**Extrait source**
┏━━
Sénégal : comment la future réforme constitutionnelle pourrait renforcer Ousmane Sonko

Lors d’une rencontre avec les médias organisée le 4 avril 2025, en pleine célébration de la fête nationale, le président Bassirou Diomaye Faye a affiché une détermination sans faille concernant l’évolution des institutions du Sénégal. Son objectif est de transformer radicalement la répartition des pouvoirs entre la présidence et le reste de l’exécutif.

Ousmane Sonko et Bassirou Diomaye Faye, le 16 octobre 2025. © PATRICK MEINHARDT / AFP

« Mon ambition est de voir émerger des directeurs généraux influents, des ministres avec une véritable autorité, et un Premier ministre doté d’un pouvoir élargi », a déclaré le chef de l’État. Par cette prise de position, il marque sa volonté de ne plus être un président concentrant l’intégralité des prérogatives étatiques entre ses mains.

Ce projet de révision constitutionnelle prévoit de modifier en profondeur les attributions respectives du sommet de l’État. En cherchant à décentraliser l’autorité présidentielle au profit du gouvernement, cette réforme semble dessiner un nouveau cadre politique où Ousmane Sonko, en tant que Premier ministre, bénéficierait d’une influence considérablement accrue sur la conduite des affaires publiques au Sénégal.
┗━━
**Consigne**
Dans l'article sur la réforme constitutionnelle au Sénégal, relevez chacune des figures de l'exécutif que le président Bassirou Diomaye Faye déclare vouloir voir émerger, avec la qualité qu'il associe à chacune.

**Données**
┏━━
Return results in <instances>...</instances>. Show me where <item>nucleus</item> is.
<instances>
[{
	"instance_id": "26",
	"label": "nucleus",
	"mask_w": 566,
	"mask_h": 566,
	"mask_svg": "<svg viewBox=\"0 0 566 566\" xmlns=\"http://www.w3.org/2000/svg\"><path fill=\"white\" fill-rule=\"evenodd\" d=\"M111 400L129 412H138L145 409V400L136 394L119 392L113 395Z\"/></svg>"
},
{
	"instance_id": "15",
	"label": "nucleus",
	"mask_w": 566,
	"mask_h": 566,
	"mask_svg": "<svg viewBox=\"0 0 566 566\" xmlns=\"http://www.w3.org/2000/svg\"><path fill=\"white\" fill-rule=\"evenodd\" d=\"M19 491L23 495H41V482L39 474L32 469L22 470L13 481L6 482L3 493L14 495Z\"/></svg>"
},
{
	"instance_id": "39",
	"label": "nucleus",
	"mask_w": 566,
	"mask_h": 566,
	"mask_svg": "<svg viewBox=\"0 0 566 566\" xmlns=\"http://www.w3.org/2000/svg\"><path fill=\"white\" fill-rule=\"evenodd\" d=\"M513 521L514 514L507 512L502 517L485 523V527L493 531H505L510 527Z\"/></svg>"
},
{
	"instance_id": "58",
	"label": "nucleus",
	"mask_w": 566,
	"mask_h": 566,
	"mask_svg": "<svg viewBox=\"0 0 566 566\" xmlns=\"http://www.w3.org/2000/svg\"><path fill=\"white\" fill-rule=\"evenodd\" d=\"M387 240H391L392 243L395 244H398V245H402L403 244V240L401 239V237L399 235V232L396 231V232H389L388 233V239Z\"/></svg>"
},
┗━━
**Solution**
- des directeurs généraux influents
- des ministres avec une véritable autorité
- un Premier ministre doté d'un pouvoir élargi